Shannon re-recorded the song a second time in 1986, this time as the theme music for the NBC television series Crime Story, which starred Dennis Farina and was set in the early 1960s. This version featured new lyrics to make the song more fitting for a crime drama.

Shannon appeared on Late Night With David Letterman on February 10, 1987, performing "Runaway" with Paul Shaffer and the World's Most Dangerous Band. Letterman introduced Shannon as having sold as many as 80,000 singles of "Runaway" per day at its peak in popularity.

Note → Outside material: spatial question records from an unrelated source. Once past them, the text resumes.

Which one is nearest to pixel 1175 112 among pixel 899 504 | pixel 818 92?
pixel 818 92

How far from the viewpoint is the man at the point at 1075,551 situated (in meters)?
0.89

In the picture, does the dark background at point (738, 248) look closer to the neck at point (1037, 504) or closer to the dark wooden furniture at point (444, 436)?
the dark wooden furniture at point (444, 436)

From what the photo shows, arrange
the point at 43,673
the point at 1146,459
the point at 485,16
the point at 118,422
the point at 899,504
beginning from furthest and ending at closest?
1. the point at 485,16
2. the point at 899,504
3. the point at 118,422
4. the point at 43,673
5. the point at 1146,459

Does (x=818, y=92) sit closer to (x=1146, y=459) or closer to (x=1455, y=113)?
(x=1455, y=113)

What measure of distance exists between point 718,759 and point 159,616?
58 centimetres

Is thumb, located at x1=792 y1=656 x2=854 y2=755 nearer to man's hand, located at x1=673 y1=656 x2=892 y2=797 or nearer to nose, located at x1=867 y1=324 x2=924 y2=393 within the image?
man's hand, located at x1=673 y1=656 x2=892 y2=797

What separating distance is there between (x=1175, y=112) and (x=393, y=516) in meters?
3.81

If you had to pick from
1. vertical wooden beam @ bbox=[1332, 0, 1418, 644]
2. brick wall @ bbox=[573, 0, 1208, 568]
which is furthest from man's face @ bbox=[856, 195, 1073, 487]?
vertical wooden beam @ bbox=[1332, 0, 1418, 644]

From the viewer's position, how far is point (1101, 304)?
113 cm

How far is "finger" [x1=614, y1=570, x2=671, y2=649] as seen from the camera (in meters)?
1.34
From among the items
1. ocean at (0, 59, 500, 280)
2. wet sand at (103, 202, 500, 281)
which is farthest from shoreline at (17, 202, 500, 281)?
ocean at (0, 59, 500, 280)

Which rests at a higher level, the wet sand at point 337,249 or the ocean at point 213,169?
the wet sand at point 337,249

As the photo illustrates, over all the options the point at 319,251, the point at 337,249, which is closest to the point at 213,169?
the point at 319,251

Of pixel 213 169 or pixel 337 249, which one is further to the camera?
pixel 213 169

The best-known original version is in mono. However, in subsequent compilations a different take from the same recording sessions is available in stereo.

==Lyrics==
The song is sung from the point of view of a man whose girlfriend has left him. She is mostly referred to in the third person, but she is briefly addressed in the second person in the lyric "wishin' you were here by me".

==Certifications==

| Region | Certification | Certified units/sales |
| United Kingdom (BPI) | Silver | 200,000^{‡} |
^{‡} Sales+streaming figures based on certification alone.

==Covers==
- In 1962, an instrumental version was released by Lawrence Welk and His Orchestra. Welk's version spent 6 weeks on the Billboard Hot 100 chart, reaching No. 56, while reaching No. 5 in Hong Kong, and No. 8 on Canada's CHUM Hit Parade.
- A version by the Small Faces was released on From the Beginning in June 1967.
- Elvis Presley covered the song while performing at the International Hotel in Las Vegas in August 1969, appearing on the 1970 album On Stage. During Presley's August 26, 1969 midnight show, Presley performed "Runaway" and then introduced Del Shannon in the audience. This performance was later released on the box set Collectors' Gold. Years later, Shannon would relate this story to Bob Costas on his late-night television program Later with Bob Costas.
- In 1974, Dave, a Dutch singer who sings in French, covered the song under the title "Vanina", the song having been adapted by Patrick Loiseau. "Vanina" reached No. 1 in France and No. 27 in Flanders. Dave also covered the song in German in 1975 ("Mein Mädchen Monika") and Spanish ("Vanesa"). In 2011, he released a soul version of "Vanina" on the album Blue Eyed Soul, along with a music video, that reached No. 90 in France.
- In 1975, Charlie Kulis, a schoolteacher from New York, released a cover version on Playboy Records. Promotion for the single included an appearance on American Bandstand. Kulis's version spent eight weeks on the U.S. Billboard Hot 100, reaching No. 46, while reaching No. 40 on Billboards Easy Listening chart.
- In 1977, Bonnie Raitt included a bluesy version of the song on her album Sweet Forgiveness. Also released as a single, it reached No. 57 on the U.S. Billboard Hot 100.
- Narvel Felts covered the song in 1978 and took it to No. 30 on the Hot Country Singles charts.
- In 1986, Luis Cardenas, lead singer of the rock band Renegade, reached No. 83 on the US Billboard Hot 100 with his cover version, which is best remembered for its live action/animated video that features cameo appearances by Del Shannon and Donny Osmond.
- In 1987, Swedish pop legend Fredrik Willstrand recorded a cover version for his eponymous album.
- The supergroup Traveling Wilburys recorded a version of the song in 1990, with Jeff Lynne singing lead vocals; it was released on a 2007 CD reissue of Traveling Wilburys Vol. 3.
- Australian artist Ed Kuepper included a 10-minute live version of the song on The Aints 1991 album S.L.S.Q – Very Live!
- A cover by Gary Allan reached No. 74 on the Hot Country Singles & Tracks chart in 2000, despite not being officially released as a single.